According to recent research, a 1987 global agreement to protect the ozone layer is prolonging the first ice-free Arctic summer by up to 15 years.
The Montreal Protocol, the first treaty adopted by every UN country, bans roughly 100 man-made compounds known as ozone-depleting substances (ODSs).
While the primary goal was to protect the ozone layer, ODSs are also powerful greenhouse gases, therefore the agreement slowed global warming.
According to the new study, the implications include delaying the first ice-free Arctic summer (which is currently anticipated to occur in the middle of this century) by up to 15 years, depending on future emissions.
According to scientists from UC Santa Cruz, Columbia University, and the University of Exeter, every 1,000 tons of ODS emissions avoided preserves almost 7 square kilometers of Arctic Sea ice.
“While ODSs aren’t as abundant as other greenhouse gases such as carbon dioxide, they can have a real impact on global warming,” says Dr. Mark England, Royal Commission for the Exhibition of 1851 Senior Research Fellow at the University of Exeter.

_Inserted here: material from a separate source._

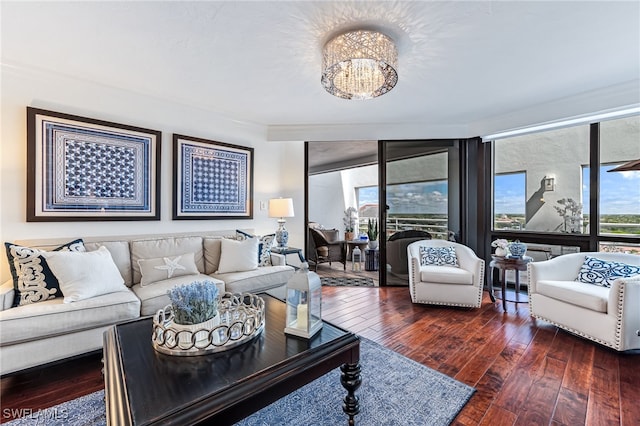 living room with ornamental molding, floor to ceiling windows, a notable chandelier, and hardwood / wood-style flooring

ODSs have particularly powerful effects in the Arctic, and they played a major role in driving Arctic climate change in the second half of the 20th Century. While stopping these effects was not the primary goal of the Montreal Protocol, it has been a fantastic by-product.
Dr. Mark England, Senior Research Fellow, University of Exeter
According to Dr. England, opponents of the protocol projected a variety of negative repercussions, most of which did not occur, and instead, there are numerous documented cases of unintended climatic benefits.
The first ice-free Arctic summer—meaning the Arctic Ocean practically free of sea ice—will be a major milestone in the process of climate change. Our findings clearly demonstrate that the Montreal Protocol has been a very powerful climate protection treaty, and has done much more than healing the ozone hole over the South Pole. Its effects are being felt all over the world, especially in the Arctic.
Lorenzo Polvani, Professor, Columbia University
The research, which employed new climate model simulations, found that ozone layer protection played no effect in reducing the loss of Arctic Sea ice—all of the benefits are related to the role of ODSs as greenhouse gases.
ODSs (which include chlorofluorocarbons, also known as CFCs) are compounds that were produced in the last century for use as refrigerants and propellants in industry.
The Montreal Protocol, which has now been signed by all 198 UN members, restricted these substances to safeguard the ozone layer, which protects humans and the environment from hazardous levels of UV radiation.
This endeavor has been successful, with atmospheric ODS concentrations dropping since the mid-1990s and signs that the ozone layer is beginning to heal.
However, research has shown a modest increase in ODS concentrations from 2010 to 2020; hence, Dr. England maintains surveillance.
The research was funded by the US National Science Foundation.
England, M. R. & Polvani, L. M. (2023) The Montreal Protocol is delaying the occurrence of the first ice-free Arctic summer. Proceedings of the National Academy of Sciences. doi.org/10.1073/pnas.2211432120.